# Your best spooky sneak/prank



## texmaster (Aug 25, 2008)

Mine has to be college. We had a guy on the floor, big pothead not so smart.

He and a few others started to play with a ouija board they made for themselves out of cardboard and candles.

One night he screamed, we all came outside and watched him leap from the room into the hallway tearing it up claiming it was possessed.

So a few of us got together and recreated the board, wax stains and all.

We waited until he went out to party and went into his room, hung our replacement with fishing line so you couldn't see it right in the middle, redirected the airflow to make it rock back and forth and rigged the lights so they wouldn't turn on.

We then bribed the RA at the front desk to let us know when he stumbled in. 

Once he did, he called us and we went into the room and lit the candles.

Then we got everyone to gather in the hallway for the fun.


In my entire life I have never EVER heard anyone scream that loud and look that pale. Everyone was rolling with laughter and he thought it was because we didn't believe him.

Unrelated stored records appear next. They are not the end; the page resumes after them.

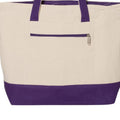 Natural/ Purple - Q1300 - FRONT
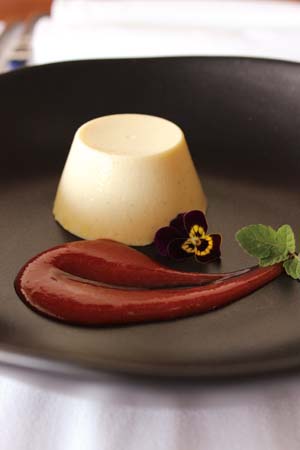 Panna cotta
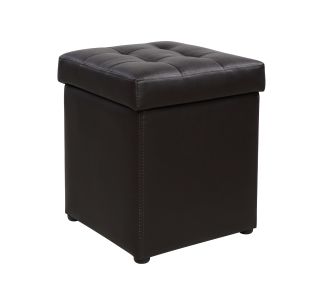 ΣΚΑΜΠΩ ΜΕ ΑΠΟΘΗΚΕΥΤΙΚΟ ΧΩΡΟ PU ΚΑΦΕ CUBE HM224.03 36,5x36,5x36Υεκ. |  Σκαμπώ στο espiti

He even began to make his way back down the stairs to talk to the priest. (we were a Catholic University) One guy was nice enough to stop him and tell him the truth before he got that far. The rest of us hid in our rooms and locked the door


----------



## Gym Whourlfeld (Jan 22, 2003)

*Educating a Teenager*

I bought a really realistic, scary mask, walked four blocks down the street at 10:30 pm to show it to some friends. I wore a long old black raincoat, carried a scythe.
After showing them the mask I was returning home, the night was very quiet and lonely, one of those rare nights when you could hear a car coming from 3/4 of a mile away in this small Illinois town of old , large houses and ancient nocturnal secrets...
I was walking down an alley when I heard a car coming, I only had to step a step or two to put myself behind the corner of a garage.
The car came right down the alley!
It stopped just a few feet away, allowing a passenger to "bail" from a night out tasting beer while parked in a summer's cornfield with his teenager friends.
As the car then rolled down the alley it's headlights illuminated everything on both sides showing me standing there , mask and raincoat and scythe.
One teenage boy in the back seat just happened to turn his head my way, I stood only a few feet away.
A wide-eyed, wild look was born upon his face as his alcohol-poisoned brain tried to seperate hallucination from reality.
The car continued rolling downward through the alley but then abruptly turned and began circling the block after another alley trip.
Of course by this time I was very much hidden in some over-growth watching, stiffling my laughter, as I could only guess at what was being said inside that car!
I call this one man's crusade to end teenage drinking! Accidental, of course, but alot of fUN!


----------



## Sad Face (Sep 25, 2010)

In my parent's house in the office there's a little door, maybe 3 feet tall, that goes into the attic. If you leave the little door open just a little bit, so it isn't closed all the way, and then close the regular door to the room, something causes the little door to swing open. I assume it has something to do with the changing of pressure in the room or something like that, I don't know. Anyway, knowing this would happen, when I was very young, maybe 6 or 7, I convinced some neighborhood kids the attic was haunted. They didn't believe me and bet me they could stay in the room alone with the door closed for a minute or something like that. So I left the room, closed the door behind me and grabbed the knob to hold it shut, as soon as the door closed I could hear everyone in the room screaming uncontrollably as they tried to escape from the room.


----------



## Gym Whourlfeld (Jan 22, 2003)

*Trick Seance!*

He invited them over for a seance. He had a music system throughout his house that was first class, non-hissing speakers!
He timed a tape he made, 15 minutes of silence, then a loud scream.
He started it playing as everyone was getting ready for the seance, he watched the clock.
As everyone's anticipation and possible fear was at it's peak (as nothing at all had yet happened..) A loud scream came out of the dark surrounding them all..as he sat there innocently at the table with them.
This is what I was told.


----------